Every line must be returned precisely as it is written.

#####

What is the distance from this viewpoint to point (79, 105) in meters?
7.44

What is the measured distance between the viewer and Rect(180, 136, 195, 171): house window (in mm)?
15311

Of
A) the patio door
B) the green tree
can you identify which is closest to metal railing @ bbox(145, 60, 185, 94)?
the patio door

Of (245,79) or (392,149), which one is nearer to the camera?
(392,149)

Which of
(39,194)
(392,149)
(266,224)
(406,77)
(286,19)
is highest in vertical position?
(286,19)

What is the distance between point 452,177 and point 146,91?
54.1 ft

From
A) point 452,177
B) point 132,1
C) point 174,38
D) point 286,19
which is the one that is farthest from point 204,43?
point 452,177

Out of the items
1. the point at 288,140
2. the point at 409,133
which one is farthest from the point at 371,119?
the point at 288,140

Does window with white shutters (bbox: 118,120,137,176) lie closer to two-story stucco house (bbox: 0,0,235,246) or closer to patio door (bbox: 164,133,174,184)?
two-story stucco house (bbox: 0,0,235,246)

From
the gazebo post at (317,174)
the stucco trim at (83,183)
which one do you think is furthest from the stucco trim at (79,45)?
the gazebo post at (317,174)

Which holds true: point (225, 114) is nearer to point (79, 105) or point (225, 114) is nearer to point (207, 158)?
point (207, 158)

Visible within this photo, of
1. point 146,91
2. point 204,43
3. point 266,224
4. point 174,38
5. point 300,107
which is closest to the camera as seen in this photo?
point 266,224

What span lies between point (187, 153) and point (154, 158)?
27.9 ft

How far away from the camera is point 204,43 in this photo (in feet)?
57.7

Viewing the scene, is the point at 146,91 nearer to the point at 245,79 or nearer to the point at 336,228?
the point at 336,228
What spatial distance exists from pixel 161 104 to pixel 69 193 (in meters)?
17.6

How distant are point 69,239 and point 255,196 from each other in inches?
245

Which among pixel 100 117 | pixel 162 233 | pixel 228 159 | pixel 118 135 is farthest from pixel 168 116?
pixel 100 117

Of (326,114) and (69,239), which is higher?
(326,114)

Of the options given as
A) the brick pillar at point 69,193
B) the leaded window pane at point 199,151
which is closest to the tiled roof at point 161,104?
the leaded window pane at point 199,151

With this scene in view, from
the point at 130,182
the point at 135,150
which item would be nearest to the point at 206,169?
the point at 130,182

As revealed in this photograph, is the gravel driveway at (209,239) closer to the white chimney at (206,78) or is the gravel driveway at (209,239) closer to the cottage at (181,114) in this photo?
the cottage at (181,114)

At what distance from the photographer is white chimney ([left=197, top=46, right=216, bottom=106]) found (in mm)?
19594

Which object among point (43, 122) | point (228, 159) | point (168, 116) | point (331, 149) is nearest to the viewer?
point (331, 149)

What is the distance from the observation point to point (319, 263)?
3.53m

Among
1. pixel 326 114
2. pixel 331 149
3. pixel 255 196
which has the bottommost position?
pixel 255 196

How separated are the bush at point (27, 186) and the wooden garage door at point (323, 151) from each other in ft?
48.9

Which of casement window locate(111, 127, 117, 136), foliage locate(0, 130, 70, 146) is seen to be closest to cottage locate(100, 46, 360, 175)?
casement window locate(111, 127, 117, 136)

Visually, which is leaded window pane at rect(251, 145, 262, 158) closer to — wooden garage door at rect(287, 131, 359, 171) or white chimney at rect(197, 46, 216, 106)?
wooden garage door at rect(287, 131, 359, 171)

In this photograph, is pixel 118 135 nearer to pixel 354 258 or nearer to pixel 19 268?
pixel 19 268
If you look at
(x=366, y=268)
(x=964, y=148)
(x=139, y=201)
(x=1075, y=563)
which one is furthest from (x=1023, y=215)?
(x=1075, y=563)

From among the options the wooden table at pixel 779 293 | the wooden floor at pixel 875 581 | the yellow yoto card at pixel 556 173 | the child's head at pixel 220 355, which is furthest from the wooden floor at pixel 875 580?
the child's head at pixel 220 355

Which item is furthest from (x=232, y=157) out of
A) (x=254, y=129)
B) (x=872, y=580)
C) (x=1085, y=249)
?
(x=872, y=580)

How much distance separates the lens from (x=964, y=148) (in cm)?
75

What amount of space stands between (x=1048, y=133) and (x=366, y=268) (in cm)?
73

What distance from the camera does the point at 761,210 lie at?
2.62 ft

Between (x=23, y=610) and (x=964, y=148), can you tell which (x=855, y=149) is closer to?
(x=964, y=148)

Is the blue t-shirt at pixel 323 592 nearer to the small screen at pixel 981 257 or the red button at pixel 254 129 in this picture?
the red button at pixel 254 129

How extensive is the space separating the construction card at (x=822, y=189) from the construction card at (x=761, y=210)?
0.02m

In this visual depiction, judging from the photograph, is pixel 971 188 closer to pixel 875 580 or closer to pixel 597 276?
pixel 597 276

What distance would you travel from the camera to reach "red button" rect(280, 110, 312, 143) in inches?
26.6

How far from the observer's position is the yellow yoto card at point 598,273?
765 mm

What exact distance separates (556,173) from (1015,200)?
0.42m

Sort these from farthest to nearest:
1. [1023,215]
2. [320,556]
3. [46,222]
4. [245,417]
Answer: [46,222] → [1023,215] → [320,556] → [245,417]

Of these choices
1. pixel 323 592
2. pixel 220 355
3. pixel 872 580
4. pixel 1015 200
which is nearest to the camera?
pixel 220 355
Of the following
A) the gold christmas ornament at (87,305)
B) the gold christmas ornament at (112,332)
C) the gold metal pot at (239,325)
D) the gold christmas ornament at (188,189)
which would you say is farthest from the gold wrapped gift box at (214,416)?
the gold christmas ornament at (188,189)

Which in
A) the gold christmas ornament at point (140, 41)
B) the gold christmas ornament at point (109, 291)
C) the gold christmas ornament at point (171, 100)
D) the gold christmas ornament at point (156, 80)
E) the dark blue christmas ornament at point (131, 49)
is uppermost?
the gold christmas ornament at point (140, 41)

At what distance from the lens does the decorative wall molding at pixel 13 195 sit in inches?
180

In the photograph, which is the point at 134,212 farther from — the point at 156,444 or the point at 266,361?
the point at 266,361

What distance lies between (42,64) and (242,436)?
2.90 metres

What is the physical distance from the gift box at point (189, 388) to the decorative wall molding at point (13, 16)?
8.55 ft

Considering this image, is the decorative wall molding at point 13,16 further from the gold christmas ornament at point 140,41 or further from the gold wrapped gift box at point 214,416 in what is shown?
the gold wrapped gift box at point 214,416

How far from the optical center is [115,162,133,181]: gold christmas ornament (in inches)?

#####

Answer in full
What is the distance from this viewpoint to point (79, 105) in meters?
7.44

What is the measured distance between the viewer and Rect(180, 136, 195, 171): house window (in mm)?
15311

Of
A) the patio door
B) the green tree
can you identify which is closest to metal railing @ bbox(145, 60, 185, 94)?
the patio door

Of (245,79) or (392,149), which one is nearer to the camera?
(392,149)

Which of
(39,194)
(392,149)
(266,224)
(406,77)
(286,19)
is highest in vertical position?
(286,19)

What is the distance between point 452,177 and point 146,91?
54.1 ft

From
A) point 452,177
B) point 132,1
C) point 174,38
D) point 286,19
which is the one that is farthest from point 204,43?
point 452,177

Out of the items
1. the point at 288,140
2. the point at 409,133
which one is farthest from the point at 371,119?
the point at 288,140

Does window with white shutters (bbox: 118,120,137,176) lie closer to two-story stucco house (bbox: 0,0,235,246) or closer to patio door (bbox: 164,133,174,184)?
two-story stucco house (bbox: 0,0,235,246)

From
the gazebo post at (317,174)
the stucco trim at (83,183)
which one do you think is furthest from the stucco trim at (79,45)?
the gazebo post at (317,174)

Which holds true: point (225, 114) is nearer to point (79, 105) or point (225, 114) is nearer to point (207, 158)?
point (207, 158)

Visible within this photo, of
1. point 146,91
2. point 204,43
3. point 266,224
4. point 174,38
5. point 300,107
which is closest to the camera as seen in this photo?
point 266,224

What span lies between point (187, 153) and point (154, 158)?
27.9 ft

How far away from the camera is point 204,43 in this photo (in feet)?
57.7

Viewing the scene, is the point at 146,91 nearer to the point at 245,79 or nearer to the point at 336,228?
the point at 336,228
What spatial distance exists from pixel 161 104 to pixel 69 193 (in meters)?
17.6

How distant are point 69,239 and point 255,196 from each other in inches?
245

Which among pixel 100 117 | pixel 162 233 | pixel 228 159 | pixel 118 135 is farthest from pixel 168 116?
pixel 100 117

Of (326,114) and (69,239), which is higher?
(326,114)

Of the options given as
A) the brick pillar at point 69,193
B) the leaded window pane at point 199,151
which is closest to the tiled roof at point 161,104?
the leaded window pane at point 199,151

With this scene in view, from
the point at 130,182
the point at 135,150
which item would be nearest to the point at 206,169?
the point at 130,182

As revealed in this photograph, is the gravel driveway at (209,239) closer to the white chimney at (206,78) or is the gravel driveway at (209,239) closer to the cottage at (181,114) in this photo?
the cottage at (181,114)

At what distance from the photographer is white chimney ([left=197, top=46, right=216, bottom=106]) found (in mm)?
19594

Which object among point (43, 122) | point (228, 159) | point (168, 116) | point (331, 149) is nearest to the viewer?
point (331, 149)

What is the distance from the observation point to point (319, 263)?
3.53m

Among
1. pixel 326 114
2. pixel 331 149
3. pixel 255 196
which has the bottommost position?
pixel 255 196

How separated are the bush at point (27, 186) and the wooden garage door at point (323, 151) from each other in ft?
48.9

Which of casement window locate(111, 127, 117, 136), foliage locate(0, 130, 70, 146) is seen to be closest to cottage locate(100, 46, 360, 175)?
casement window locate(111, 127, 117, 136)

Visually, which is leaded window pane at rect(251, 145, 262, 158) closer to — wooden garage door at rect(287, 131, 359, 171) or white chimney at rect(197, 46, 216, 106)?
wooden garage door at rect(287, 131, 359, 171)

In this photograph, is pixel 118 135 nearer to pixel 354 258 or nearer to pixel 19 268?
pixel 19 268
If you look at
(x=366, y=268)
(x=964, y=148)
(x=139, y=201)
(x=1075, y=563)
which one is furthest from (x=1023, y=215)?
(x=1075, y=563)

From among the options the wooden table at pixel 779 293 | the wooden floor at pixel 875 581 | the yellow yoto card at pixel 556 173 | the child's head at pixel 220 355, which is furthest from the wooden floor at pixel 875 580?
the child's head at pixel 220 355

Which item is furthest from (x=232, y=157) out of
A) (x=254, y=129)
B) (x=872, y=580)
C) (x=1085, y=249)
?
(x=872, y=580)

How much distance separates the lens from (x=964, y=148) (in cm)?
75

What amount of space stands between (x=1048, y=133) and (x=366, y=268) (in cm)?
73

What distance from the camera does the point at 761,210 lie at?
2.62 ft

Between (x=23, y=610) and (x=964, y=148), can you tell which (x=855, y=149) is closer to?
(x=964, y=148)

Is the blue t-shirt at pixel 323 592 nearer to the small screen at pixel 981 257 or the red button at pixel 254 129 in this picture?
the red button at pixel 254 129

How extensive is the space separating the construction card at (x=822, y=189) from the construction card at (x=761, y=210)?
0.02m

In this visual depiction, judging from the photograph, is pixel 971 188 closer to pixel 875 580 or closer to pixel 597 276?
pixel 597 276

What distance would you travel from the camera to reach "red button" rect(280, 110, 312, 143) in inches?
26.6

How far from the observer's position is the yellow yoto card at point 598,273?
765 mm

What exact distance separates (556,173) from (1015,200)?
0.42m

Sort these from farthest to nearest:
1. [1023,215]
2. [320,556]
3. [46,222]
4. [245,417]
Answer: [46,222] → [1023,215] → [320,556] → [245,417]

Of these choices
1. pixel 323 592
2. pixel 220 355
3. pixel 872 580
4. pixel 1015 200
which is nearest to the camera?
pixel 220 355
Of the following
A) the gold christmas ornament at (87,305)
B) the gold christmas ornament at (112,332)
C) the gold metal pot at (239,325)
D) the gold christmas ornament at (188,189)
which would you say is farthest from the gold wrapped gift box at (214,416)?
the gold christmas ornament at (188,189)

Which in
A) the gold christmas ornament at point (140, 41)
B) the gold christmas ornament at point (109, 291)
C) the gold christmas ornament at point (171, 100)
D) the gold christmas ornament at point (156, 80)
E) the dark blue christmas ornament at point (131, 49)
is uppermost?
the gold christmas ornament at point (140, 41)

At what distance from the lens does the decorative wall molding at pixel 13 195 sit in inches?
180

In the photograph, which is the point at 134,212 farther from — the point at 156,444 or the point at 266,361?
the point at 266,361

What distance lies between (42,64) and (242,436)?
2.90 metres

What is the physical distance from the gift box at point (189, 388) to the decorative wall molding at point (13, 16)?
8.55 ft

Considering this image, is the decorative wall molding at point 13,16 further from the gold christmas ornament at point 140,41 or further from the gold wrapped gift box at point 214,416 in what is shown?
the gold wrapped gift box at point 214,416

How far from the optical center is [115,162,133,181]: gold christmas ornament (in inches)?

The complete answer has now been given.